Jangan Menghina, Apalagi Pada Presiden

Iklan terakota

Terakota.id-Awas, jangan menghina, apalagi pada presiden. Menghina adalah perbuatan tercela. Menghina pada siapapun. Tak jarang orang yang punya lebih tinggi kedudukan atau status ekonomi, lebih mampu secara materi, lebih pintar, dan lebih sempurna fisik suka menghina pada mereka yang lemah. Hinaan sering muncul karena faktor tak suka, cemburu, dan upaya menjatuhkan orang lain.

Si kaya seperti selalu punya pembenaran bisa menghina yang miskin. Demikian si cantik dan tampan, hinaan sering dilakukan pada si cacat fisik. Demikian pula dengan si pintar. Tak jarang si pandai menghina dan merendahkan si bodoh. Apalagi si kaya, tak jarang para majikan kaya itu yang menghina para bawahan yang menjadi buruhnya. Para bos besar itu seperti sah-sah saja menghina anak buahnya.

Penghinaan juga muncul bisa jadi dilakukan oleh si lemah pada si kuat. Bisa jadi si miskin berani menghina si kaya karena cemburu. Bisa juga si buruk muka menghina si rupawan lewat sisi kelemahan yang dimiliki si tampan atau si cantik. Mungkin juga penghinaan bisa terjadi antara bawahan pada atasan, antara anak buah pada bos, antara rakyat pada pemimpin, termasuk antara warga negara pada presidennya.

Penghinaan pada Presiden

Rencana DPR menghidupkan kembali pasal penghinaan pada presiden, yang sudah masuk dalam Rancangan Kitab Undang-undang Hukum Pidana (RKUHP) memicu banyak perdebatan. Komunitas pers menilai sejumlah pasal dalam RKUHP yang akan disahkan DPR pada akhir September ini dapat mengancam kebebasan pers. Dikhawatirkan pengesahan RKUHP hanya akan menyuburkan praktik kriminalisasi pada insan pers.

Pasal terkait penghinaan pada presiden sejatinya sudah tak sesuai lagi dengan zaman sekarang. Sejumlah pasal tentang penghinaan itu merupakan peninggalan zaman kolonial yang sudah tak relevan lagi dengan kondisi Indonesia saat ini yang menganut sistem demokrasi. Sejumlah pasal yang ada dalam RKUHP justru dapat memperburuk penegakan demokratisi di Indonesia.

Sebelumnya sejumlah pasal terkait penghinaan pernah digugat ke Mahkamah Konstitusi (MK) pada tahun 2006. Melalui putusan Nomor 013-22/PUU-IV/2006, MK pun menerima permohonan gugatan tersebut serta mencabut pasal tentang menghina presiden karena dinilai bertentangan dengan semangat demokrasi.

Informasi yang Ditampilkan >>
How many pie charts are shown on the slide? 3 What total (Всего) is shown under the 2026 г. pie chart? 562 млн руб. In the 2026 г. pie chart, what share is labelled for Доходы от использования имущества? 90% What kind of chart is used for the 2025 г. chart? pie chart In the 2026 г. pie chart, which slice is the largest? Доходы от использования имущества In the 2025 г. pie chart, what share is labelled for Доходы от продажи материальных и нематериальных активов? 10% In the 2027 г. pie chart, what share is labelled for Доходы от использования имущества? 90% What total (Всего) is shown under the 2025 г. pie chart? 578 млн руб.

Yang Perlu Dikerjakan >>
• A. Dalam tulisan tentang penghinaan pada presiden, pada tahun berapa sejumlah pasal terkait penghinaan digugat ke Mahkamah Konstitusi?
• B. Salin tanpa mengubah satu kata pun bagian tulisan tentang penghinaan pada presiden yang dibuka dengan kata-kata berisi "Pasal terkait penghinaan pada" dan ditutup dengan "dengan semangat demokrasi.".

Jawaban Latihan Ini >>
• A. Pada tahun 2006.

• B.
Pasal terkait penghinaan pada presiden sejatinya sudah tak sesuai lagi dengan zaman sekarang. Sejumlah pasal tentang penghinaan itu merupakan peninggalan zaman kolonial yang sudah tak relevan lagi dengan kondisi Indonesia saat ini yang menganut sistem demokrasi. Sejumlah pasal yang ada dalam RKUHP justru dapat memperburuk penegakan demokratisi di Indonesia.

Sebelumnya sejumlah pasal terkait penghinaan pernah digugat ke Mahkamah Konstitusi (MK) pada tahun 2006. Melalui putusan Nomor 013-22/PUU-IV/2006, MK pun menerima permohonan gugatan tersebut serta mencabut pasal tentang menghina presiden karena dinilai bertentangan dengan semangat demokrasi.